**PASSAGE SHOWN**
Is This Proof that 1=2 Valid or Fallacious?

[Enjoicube]

Homework Statement

Alright here it is:

Theorem: if there exists an x belonging to reals such that (x^2)-x-2=(x^2)-4 then 1=2.

Remark: note that there is such an x belonging to reals.

Proof:

1) by hypothesis assume there exists an X belonging to reals such that (x^2)-x-2=(x^2)-4

2)factor each side,

3)resulting in (x-2)(x+1)=(x-2)(x+2)

4)divide each side by (x-2),

5)resulting in x+1=x+2

6)subtract x from each side, resulting in 1=2

1) What terminology (quantifiers, predicates) can be used to express the entire statements 1,3,5

2)Why is this proof fallacious, refer to statements by their numbers. Hint: What are the domains for each statement?

Homework Equations

The Attempt at a Solution

Ok, my attempt at part one (is
Theorem: ($$\exists$$X $$\in$$$$\Re$$) $$\right arrow$$ ((x^2)-x-2=(x^2)-4))

Statement 1: $$\exists$$X $$\in$$$$\Re$$ ((x^2)-x-2=(x^2)-4))

Statement 3:$$\exists$$X $$\in$$$$\Re$$(x-2)(x+1)=(x-2)(x+2)

Statement 5:$$\exists$$X $$\in$$$$\Re$$x+1=x+2

For part 2, i am quite lost, the problem is the use of existential quantifier. My guess is a division by zero somewhere, but otherwise, I need a bigger hint.

Homework Statement

 

[HallsofIvy]

Homework Statement

Alright here it is:

Theorem: if there exists an x belonging to reals such that (x^2)-x-2=(x^2)-4 then 1=2.

Remark: note that there is such an x belonging to reals.

Proof:

1) by hypothesis assume there exists an X belonging to reals such that (x^2)-x-2=(x^2)-4

2)factor each side,

3)resulting in (x-2)(x+1)=(x-2)(x+2)

4)divide each side by (x-2),

5)resulting in x+1=x+2

6)subtract x from each side, resulting in 1=2

1) What terminology (quantifiers, predicates) can be used to express the entire statements 1,3,5

2)Why is this proof fallacious, refer to statements by their numbers. Hint: What are the domains for each statement?

Homework Equations

The Attempt at a Solution

Ok, my attempt at part one (is
Theorem: ($$\exists$$X $$\in$$$$\Re$$) $$\right arrow$$ ((x^2)-x-2=(x^2)-4))

**ACTIVITY A**
In the 1=2 proof thread, what is each side divided by in step 4 of the proof?
**ACTIVITY B**
Resume the 1=2 proof thread from its last line.
The listing after this point comes from a separate source unrelated to the 1=2 proof thread.

**DATA EXCERPT**
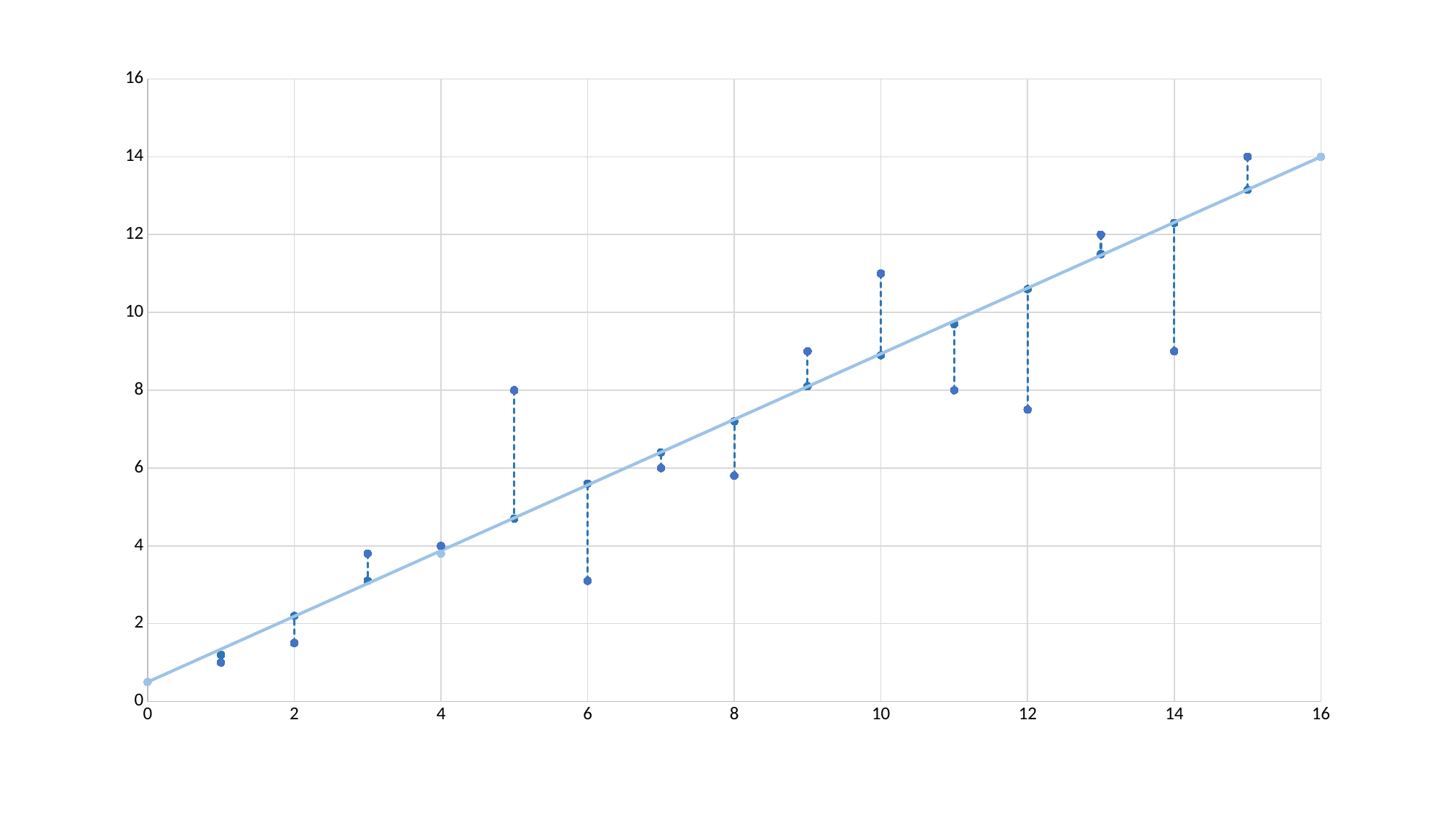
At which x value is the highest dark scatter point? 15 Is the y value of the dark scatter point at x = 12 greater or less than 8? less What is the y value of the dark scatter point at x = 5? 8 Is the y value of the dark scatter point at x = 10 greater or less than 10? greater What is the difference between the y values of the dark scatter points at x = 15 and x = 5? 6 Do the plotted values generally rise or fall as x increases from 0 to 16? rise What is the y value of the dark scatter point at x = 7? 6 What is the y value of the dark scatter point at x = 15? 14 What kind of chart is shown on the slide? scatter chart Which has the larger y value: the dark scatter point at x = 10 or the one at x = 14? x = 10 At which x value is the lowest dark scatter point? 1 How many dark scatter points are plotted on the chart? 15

**TASK ANSWER A**
(x-2)

**TASK ANSWER B**
Statement 1: $$\exists$$X $$\in$$$$\Re$$ ((x^2)-x-2=(x^2)-4))

Statement 3:$$\exists$$X $$\in$$$$\Re$$(x-2)(x+1)=(x-2)(x+2)

Statement 5:$$\exists$$X $$\in$$$$\Re$$x+1=x+2

For part 2, i am quite lost, the problem is the use of existential quantifier. My guess is a division by zero somewhere, but otherwise, I need a bigger hint.

Homework Statement

The theorem starts "there exists an X belonging to reals such that (x^2)-x-2=(x^2)-4". Okay, is that true? If not then the conclusion is false because the hypothesis is false! If it is true, what is that x? In other words, solve x^2- x- 2= x^2- 4. I will tell you right now that the hypothesis is true but once you have determined what that x is, you will see why dividing both sides of the equation by x- 2 is an error.

 

[Enjoicube]

Aha! got it. Thank you so much for that. In retrospect I really should have noticed this x value.

 

[HallsofIvy]

In retrospect, I should have been a genius!

 

[statdad]

Actually, in logic, when there are several hypotheses, if any single hypothesis is false the implication (hypotheses imply conclusion) is always true, simply by the nature of the formal definition of a valid argument.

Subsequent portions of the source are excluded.